Stegall’s goal was realized, with over 40 teams and 650 individuals registered before the venue was filled to the brim Friday night.
For some participants, the event came with a personal connection. Several Cal Poly students had been treated or had family who had been treated by a Children’s Miracle Network hospital. Agricultural science senior Audrey Lent was one of those patients.
It was two weeks after she was born when Lent’s parents woke to find her blue in the face in her crib. After rushing her to the hospital, Lent was diagnosed with tracheoesophageal fistula — a hole between the trachea and esophagus. At the hospital, Lent had to undergo surgery and several times during the process she stopped breathing. Doctors told her family she would likely not develop normally, neither mentally nor physically. However, Lent proved them wrong.
“I believe in life you are dealt 52 cards,” Lent said. “Sometimes you get dealt high cards and sometimes you get low cards. And you play the hand you are dealt.”
She said, for her, the Children’s Miracle Network was a high card.
Audrey was not the only Children’s Miracle Network hospital patient to speak on behalf of the organization. For the first two hours of the event, families who received treatment at Cottage Hospital had the chance to tell their stories and dance with the group.
Fundraising for the event was done on an individual basis, with students sharing links on their social media and with family and friends. Throughout the night, payments were made through Venmo or cash. Donations can still be made on the dance marathon’s website.
There were various activities for dancers to take part in throughout the night.
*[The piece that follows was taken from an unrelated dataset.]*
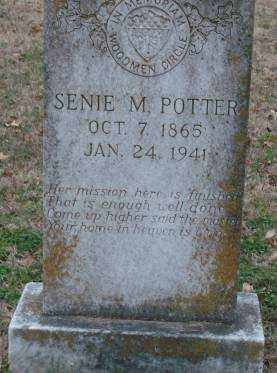 POTTER, SENIE M - Lonoke County, Arkansas | SENIE M POTTER - Arkansas Gravestone Photos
The night was broken up into two hour sections, each with a theme and costume to keep the night upbeat and fun.
“It’s fun and kind of a challenge to see how long I can keep it up,” child development sophomore Elise Mahaffey said.
Lessons from the Cal Poly Ballroom Dance Team and Cal Poly Line Dancing Club kept participants engaged and learning new steps.
While the attendees learned to line dance, $500 was raised in under five minutes.
Guest DJs Shek Republic and Teflon John blasted tunes during the neon-themed hours, where the room was filled with glow sticks as SLO GLO performed.
To keep energy up from 2 a.m. to 4 a.m., Zumba instructors stopped by to break a sweat in 80s workout gear.
The floor shook throughout the night as people danced, laughed and came together for the kids who couldn’t.
Stegall hopes to continue Cal Poly’s involvement in the Miracle Network Dance Marathon.
“It’s going to change this campus,” Stegall said. “I really want to see it grow and see the heart of Cal Poly change and really be such a partner with [Santa Barbara Cottage Hospital].”